Pool is not a medical expense

National Post


With tax season just weeks away, now may be a good time to start gathering all those receipts from 2009 so that you are not caught scrambling at the last minute, especially when it comes to collecting medical expense receipts.

The tax rules permit you to claim a non-refundable credit for "eligible medical expenses" you incurred either for yourself, your partner or your kids under age 18.

To qualify, the service or item must be listed as an "eligible" medical expense under the Income Tax Act. Medical devices must be prescribed by a medical practitioner.

Earlier this year, the Canada Revenue Agency formally responded to a couple of taxpayer requests dealing with eligibilty of certain expenses for the medical expense tax credit (METC).

In the first case, a taxpayer asked whether the cost of installing an indoor swimming pool could qualify as a medical expense. The taxpayer's physician "prescribed the swimming pool" for the purpose of alleviating chronic pain and the taxpayer indicated that there would be "little to no other personal use of the swimming pool" by the individual's family.

Under the rules, in order to claim the METC for a mobility device, it must be "exclusively designed to assist an individual in walking where the individual has a mobility impairment." Since a swimming pool is not considered to be a device exclusively designed to assist an individual in walking, the CRA concluded that it doesn't qualify for the credit.

The Tax Act also allows certain renovation expenses to qualify for the medical expense credit if they permit an individual with a severe impairment to be mobile within their home.
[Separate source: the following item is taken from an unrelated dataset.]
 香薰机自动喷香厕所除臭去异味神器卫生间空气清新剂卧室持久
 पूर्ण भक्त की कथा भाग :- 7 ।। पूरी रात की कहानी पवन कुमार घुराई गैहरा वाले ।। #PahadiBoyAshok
But two conditions must be satisfied: First, the renovations must not generally increase the value of the home; and second, they must not be renovations that would normally be incurred by someone without a mobility impairment.

Since an indoor swimming pool may increase the value of the home and swimming pools are normally built by individuals "for general health, fitness and entertainment reasons," the cost of such an installation would not qualify for the METC.

In another case, a taxpayer described that he was diagnosed by his doctor as having hypertension and high blood pressure. His doctor recommended that he undertake a supervised exercise regime with a personal trainer twice per week. The taxpayer wanted to know if he could claim the personal training sessions as a medical expense eligible for the credit. But medical expenses only include payments made to a medical practitioner, who is defined as a person authorized to practice a medical service "according to the laws of the jurisdiction in which the service is rendered."

The CRA responded that it was "unaware of any provincial legislation that authorizes and regulates personal trainers" and as a result, the payments do not qualify for the medical expense tax credit.